- _WHAT YOU ARE ASKED TO DO_:
Using the entries below, return word for word the lines from the one containing "What is the distance between" up to and including the last.
::::::::::
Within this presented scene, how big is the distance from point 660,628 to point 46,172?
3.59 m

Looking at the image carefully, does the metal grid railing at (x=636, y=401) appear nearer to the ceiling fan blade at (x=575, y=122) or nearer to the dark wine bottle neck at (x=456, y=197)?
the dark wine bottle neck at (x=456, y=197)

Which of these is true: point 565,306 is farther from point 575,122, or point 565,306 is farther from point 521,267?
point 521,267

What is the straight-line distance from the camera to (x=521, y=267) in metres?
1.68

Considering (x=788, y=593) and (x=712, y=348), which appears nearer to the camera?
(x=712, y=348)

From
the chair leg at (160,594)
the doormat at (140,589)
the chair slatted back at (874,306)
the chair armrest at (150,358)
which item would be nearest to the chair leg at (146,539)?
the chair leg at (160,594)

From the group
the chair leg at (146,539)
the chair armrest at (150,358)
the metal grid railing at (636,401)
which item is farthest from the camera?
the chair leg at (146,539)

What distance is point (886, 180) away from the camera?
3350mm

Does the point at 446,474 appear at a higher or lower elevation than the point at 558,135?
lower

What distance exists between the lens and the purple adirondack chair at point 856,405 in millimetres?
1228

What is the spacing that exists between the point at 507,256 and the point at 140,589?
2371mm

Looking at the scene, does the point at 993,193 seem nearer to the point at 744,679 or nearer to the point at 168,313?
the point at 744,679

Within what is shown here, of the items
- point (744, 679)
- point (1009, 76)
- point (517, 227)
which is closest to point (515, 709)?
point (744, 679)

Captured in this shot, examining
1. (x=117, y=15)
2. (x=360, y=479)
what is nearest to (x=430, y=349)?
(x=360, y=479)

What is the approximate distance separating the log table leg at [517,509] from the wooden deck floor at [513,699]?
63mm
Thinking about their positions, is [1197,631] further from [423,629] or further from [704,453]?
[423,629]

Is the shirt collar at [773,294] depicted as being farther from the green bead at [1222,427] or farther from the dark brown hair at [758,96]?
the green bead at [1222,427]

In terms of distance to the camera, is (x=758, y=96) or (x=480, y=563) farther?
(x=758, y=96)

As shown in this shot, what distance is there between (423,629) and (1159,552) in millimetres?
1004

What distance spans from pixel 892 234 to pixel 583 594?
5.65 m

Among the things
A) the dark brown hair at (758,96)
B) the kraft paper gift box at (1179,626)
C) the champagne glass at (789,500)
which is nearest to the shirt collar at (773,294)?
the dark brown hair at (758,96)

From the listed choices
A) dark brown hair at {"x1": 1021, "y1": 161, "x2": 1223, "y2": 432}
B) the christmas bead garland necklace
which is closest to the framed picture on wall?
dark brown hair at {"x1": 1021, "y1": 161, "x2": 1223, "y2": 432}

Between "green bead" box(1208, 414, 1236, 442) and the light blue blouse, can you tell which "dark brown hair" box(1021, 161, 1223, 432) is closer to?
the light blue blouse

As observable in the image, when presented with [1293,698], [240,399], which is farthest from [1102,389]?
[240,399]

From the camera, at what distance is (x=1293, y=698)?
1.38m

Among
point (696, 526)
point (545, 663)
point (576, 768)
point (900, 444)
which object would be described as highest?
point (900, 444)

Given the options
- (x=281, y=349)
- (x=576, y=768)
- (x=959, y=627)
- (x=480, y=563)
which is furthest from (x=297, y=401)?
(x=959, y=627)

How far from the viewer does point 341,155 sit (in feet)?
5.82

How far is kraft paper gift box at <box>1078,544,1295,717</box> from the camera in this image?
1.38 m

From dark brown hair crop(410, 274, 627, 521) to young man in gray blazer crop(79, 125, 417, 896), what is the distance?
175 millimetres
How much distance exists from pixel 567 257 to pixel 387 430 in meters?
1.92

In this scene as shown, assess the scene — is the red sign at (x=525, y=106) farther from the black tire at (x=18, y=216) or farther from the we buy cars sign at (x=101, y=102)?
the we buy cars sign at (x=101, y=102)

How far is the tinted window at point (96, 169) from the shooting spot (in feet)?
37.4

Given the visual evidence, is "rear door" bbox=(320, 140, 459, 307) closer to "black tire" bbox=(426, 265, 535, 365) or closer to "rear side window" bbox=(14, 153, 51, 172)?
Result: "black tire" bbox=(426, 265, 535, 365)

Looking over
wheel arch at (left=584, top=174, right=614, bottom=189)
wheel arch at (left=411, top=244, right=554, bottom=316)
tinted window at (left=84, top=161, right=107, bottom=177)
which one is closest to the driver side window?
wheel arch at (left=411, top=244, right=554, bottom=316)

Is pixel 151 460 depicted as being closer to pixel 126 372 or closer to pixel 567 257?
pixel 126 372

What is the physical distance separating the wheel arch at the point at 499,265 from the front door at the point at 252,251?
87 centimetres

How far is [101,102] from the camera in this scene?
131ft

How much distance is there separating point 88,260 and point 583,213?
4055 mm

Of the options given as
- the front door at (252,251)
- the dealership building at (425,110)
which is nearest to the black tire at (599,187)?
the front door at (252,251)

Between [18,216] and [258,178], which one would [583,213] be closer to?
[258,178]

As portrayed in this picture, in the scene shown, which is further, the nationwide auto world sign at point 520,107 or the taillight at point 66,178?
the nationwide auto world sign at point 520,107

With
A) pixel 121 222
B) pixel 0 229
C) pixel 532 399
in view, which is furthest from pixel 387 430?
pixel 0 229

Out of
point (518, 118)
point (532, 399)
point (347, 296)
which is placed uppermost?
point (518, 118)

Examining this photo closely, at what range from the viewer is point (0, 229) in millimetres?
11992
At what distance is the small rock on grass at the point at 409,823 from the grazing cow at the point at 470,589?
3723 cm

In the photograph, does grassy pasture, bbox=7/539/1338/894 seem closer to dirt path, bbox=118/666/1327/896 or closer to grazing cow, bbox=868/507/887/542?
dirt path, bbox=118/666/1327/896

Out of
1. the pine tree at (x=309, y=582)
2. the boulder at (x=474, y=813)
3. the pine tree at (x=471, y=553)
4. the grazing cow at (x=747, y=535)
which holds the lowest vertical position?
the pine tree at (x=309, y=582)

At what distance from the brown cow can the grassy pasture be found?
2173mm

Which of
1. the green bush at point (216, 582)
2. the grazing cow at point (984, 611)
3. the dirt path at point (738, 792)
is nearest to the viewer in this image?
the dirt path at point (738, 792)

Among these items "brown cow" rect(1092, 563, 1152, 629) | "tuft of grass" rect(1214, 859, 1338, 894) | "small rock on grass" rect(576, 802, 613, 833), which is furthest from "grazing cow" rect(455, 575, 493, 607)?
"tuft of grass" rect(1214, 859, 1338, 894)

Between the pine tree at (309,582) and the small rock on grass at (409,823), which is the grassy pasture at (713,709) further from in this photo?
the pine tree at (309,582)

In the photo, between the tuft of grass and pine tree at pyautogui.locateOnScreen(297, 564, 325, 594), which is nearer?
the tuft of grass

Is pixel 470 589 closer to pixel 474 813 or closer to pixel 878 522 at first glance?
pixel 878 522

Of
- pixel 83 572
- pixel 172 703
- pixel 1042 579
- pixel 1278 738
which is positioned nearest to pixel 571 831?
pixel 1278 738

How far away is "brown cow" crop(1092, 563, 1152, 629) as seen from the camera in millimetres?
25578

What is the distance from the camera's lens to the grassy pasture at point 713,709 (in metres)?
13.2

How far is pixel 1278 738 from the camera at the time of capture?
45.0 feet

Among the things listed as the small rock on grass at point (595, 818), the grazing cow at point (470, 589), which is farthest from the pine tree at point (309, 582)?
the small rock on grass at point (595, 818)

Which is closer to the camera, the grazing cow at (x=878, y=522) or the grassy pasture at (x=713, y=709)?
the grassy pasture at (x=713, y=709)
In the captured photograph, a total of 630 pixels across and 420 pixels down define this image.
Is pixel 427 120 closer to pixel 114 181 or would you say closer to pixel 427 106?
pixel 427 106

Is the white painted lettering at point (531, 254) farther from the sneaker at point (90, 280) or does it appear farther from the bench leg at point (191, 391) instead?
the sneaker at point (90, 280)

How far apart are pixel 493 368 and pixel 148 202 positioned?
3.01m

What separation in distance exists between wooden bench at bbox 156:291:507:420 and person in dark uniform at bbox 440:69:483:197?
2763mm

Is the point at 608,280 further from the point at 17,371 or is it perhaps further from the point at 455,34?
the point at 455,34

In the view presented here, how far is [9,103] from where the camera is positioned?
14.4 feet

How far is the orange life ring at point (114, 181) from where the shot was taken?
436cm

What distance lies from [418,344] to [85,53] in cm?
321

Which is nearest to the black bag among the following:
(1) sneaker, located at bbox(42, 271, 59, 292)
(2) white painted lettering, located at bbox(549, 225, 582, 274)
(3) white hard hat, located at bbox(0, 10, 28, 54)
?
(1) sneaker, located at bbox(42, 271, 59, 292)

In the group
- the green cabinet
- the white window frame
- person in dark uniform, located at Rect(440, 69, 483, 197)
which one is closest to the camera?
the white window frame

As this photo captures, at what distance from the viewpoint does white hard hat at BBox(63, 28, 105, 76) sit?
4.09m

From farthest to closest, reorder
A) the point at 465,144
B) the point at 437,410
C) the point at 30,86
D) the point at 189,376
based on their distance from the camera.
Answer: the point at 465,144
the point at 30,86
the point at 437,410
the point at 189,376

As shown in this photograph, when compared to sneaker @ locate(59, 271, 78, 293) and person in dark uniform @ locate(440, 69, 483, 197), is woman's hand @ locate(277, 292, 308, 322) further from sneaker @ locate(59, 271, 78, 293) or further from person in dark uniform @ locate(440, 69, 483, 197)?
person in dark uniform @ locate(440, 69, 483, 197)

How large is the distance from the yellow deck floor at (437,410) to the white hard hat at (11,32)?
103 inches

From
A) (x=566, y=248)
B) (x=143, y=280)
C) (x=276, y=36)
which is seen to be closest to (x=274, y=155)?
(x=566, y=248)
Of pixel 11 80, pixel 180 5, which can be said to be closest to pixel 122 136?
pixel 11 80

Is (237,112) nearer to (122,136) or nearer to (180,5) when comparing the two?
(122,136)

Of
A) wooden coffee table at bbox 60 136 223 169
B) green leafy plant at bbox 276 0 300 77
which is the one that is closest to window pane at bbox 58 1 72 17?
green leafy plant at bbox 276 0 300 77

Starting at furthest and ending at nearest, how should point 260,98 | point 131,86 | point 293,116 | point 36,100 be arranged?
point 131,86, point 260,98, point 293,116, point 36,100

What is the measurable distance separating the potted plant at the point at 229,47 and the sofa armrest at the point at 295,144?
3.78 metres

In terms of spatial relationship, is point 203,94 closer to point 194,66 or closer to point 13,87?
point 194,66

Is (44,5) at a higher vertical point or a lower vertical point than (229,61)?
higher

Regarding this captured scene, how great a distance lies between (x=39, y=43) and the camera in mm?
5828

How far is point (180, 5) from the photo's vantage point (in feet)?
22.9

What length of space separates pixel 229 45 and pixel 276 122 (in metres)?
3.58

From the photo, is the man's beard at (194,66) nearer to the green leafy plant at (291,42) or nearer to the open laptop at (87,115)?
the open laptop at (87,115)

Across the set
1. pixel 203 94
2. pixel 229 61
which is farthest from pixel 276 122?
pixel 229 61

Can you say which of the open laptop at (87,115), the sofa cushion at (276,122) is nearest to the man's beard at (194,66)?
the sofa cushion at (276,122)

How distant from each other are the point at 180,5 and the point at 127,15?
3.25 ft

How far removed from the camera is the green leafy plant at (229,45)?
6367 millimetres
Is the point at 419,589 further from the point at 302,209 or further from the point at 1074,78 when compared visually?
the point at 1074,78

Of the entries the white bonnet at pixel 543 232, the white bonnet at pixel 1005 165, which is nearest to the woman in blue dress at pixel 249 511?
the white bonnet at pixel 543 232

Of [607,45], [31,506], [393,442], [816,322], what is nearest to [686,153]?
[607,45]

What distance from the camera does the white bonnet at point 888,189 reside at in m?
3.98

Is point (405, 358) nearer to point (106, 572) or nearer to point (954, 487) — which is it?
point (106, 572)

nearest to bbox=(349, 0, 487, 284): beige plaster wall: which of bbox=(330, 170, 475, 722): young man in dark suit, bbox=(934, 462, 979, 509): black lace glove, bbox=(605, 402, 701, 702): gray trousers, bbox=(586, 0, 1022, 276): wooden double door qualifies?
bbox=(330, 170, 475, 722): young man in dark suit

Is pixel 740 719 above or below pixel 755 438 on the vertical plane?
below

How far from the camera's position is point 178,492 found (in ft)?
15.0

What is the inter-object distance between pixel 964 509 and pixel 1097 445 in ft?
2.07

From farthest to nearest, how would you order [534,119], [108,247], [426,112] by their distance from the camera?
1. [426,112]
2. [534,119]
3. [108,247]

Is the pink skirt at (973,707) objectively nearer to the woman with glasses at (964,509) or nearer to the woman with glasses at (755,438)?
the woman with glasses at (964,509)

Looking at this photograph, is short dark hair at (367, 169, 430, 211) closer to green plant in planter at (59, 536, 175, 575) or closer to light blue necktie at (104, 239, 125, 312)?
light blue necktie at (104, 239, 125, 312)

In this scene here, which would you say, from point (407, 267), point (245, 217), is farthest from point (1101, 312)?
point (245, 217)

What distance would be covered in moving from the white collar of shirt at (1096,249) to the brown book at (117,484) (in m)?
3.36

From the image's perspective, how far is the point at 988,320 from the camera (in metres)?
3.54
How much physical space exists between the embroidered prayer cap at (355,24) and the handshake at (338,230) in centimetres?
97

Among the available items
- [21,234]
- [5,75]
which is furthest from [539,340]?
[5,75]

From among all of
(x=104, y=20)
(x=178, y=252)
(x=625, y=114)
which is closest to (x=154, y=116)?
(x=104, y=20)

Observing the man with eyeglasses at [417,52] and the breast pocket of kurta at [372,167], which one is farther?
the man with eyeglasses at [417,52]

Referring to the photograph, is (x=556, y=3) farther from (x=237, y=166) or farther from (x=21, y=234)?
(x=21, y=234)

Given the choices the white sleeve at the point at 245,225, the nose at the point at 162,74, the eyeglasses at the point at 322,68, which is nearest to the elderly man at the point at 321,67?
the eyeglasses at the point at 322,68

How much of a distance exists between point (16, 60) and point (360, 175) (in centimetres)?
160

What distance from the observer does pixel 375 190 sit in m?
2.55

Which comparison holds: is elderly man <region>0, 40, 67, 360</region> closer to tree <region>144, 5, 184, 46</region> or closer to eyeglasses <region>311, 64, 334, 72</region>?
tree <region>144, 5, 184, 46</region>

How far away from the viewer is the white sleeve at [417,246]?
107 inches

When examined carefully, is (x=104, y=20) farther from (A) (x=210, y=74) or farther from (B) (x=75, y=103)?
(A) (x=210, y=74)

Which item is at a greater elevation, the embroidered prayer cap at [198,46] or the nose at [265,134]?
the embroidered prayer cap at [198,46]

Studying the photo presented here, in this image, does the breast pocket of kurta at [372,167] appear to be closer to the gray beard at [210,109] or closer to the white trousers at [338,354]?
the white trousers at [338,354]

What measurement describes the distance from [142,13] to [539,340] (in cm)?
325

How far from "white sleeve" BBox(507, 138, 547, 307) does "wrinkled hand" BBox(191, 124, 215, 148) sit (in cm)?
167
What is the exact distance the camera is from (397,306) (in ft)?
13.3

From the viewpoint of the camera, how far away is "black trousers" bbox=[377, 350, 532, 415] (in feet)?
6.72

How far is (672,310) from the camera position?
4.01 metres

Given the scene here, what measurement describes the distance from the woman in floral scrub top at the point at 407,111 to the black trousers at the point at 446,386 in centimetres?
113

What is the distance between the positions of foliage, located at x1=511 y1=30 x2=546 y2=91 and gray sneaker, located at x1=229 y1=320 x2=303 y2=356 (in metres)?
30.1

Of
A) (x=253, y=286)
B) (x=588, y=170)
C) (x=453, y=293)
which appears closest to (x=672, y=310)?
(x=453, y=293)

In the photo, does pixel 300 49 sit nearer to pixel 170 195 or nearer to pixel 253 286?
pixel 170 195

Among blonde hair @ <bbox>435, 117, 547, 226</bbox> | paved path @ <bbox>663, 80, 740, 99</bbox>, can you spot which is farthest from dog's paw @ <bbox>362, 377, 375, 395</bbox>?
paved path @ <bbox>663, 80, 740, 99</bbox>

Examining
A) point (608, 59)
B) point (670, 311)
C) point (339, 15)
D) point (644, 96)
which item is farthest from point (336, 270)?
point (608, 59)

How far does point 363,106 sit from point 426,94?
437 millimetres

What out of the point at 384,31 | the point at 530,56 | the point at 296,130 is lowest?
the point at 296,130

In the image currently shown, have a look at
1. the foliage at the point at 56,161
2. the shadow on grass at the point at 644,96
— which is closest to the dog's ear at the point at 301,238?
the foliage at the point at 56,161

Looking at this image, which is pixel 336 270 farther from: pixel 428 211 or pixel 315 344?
::::::::::
- _WRITTEN ANSWER_:
What is the distance between the positions of foliage, located at x1=511 y1=30 x2=546 y2=91 and gray sneaker, located at x1=229 y1=320 x2=303 y2=356 (in metres)?
30.1

Of
A) (x=253, y=286)
B) (x=588, y=170)
C) (x=453, y=293)
which appears closest to (x=672, y=310)?
(x=453, y=293)

In the photo, does pixel 300 49 sit nearer to pixel 170 195 or nearer to pixel 253 286?
pixel 170 195

Among blonde hair @ <bbox>435, 117, 547, 226</bbox> | paved path @ <bbox>663, 80, 740, 99</bbox>, can you spot which is farthest from dog's paw @ <bbox>362, 377, 375, 395</bbox>?
paved path @ <bbox>663, 80, 740, 99</bbox>

Examining
A) point (608, 59)
B) point (670, 311)
C) point (339, 15)
D) point (644, 96)
which item is farthest from point (336, 270)?
point (608, 59)

How far does point 363,106 sit from point 426,94?
437 millimetres

What out of the point at 384,31 | the point at 530,56 | the point at 296,130 is lowest?
the point at 296,130

In the image currently shown, have a look at
1. the foliage at the point at 56,161
2. the shadow on grass at the point at 644,96
— which is closest to the dog's ear at the point at 301,238?
the foliage at the point at 56,161

Looking at this image, which is pixel 336 270 farther from: pixel 428 211 or pixel 315 344?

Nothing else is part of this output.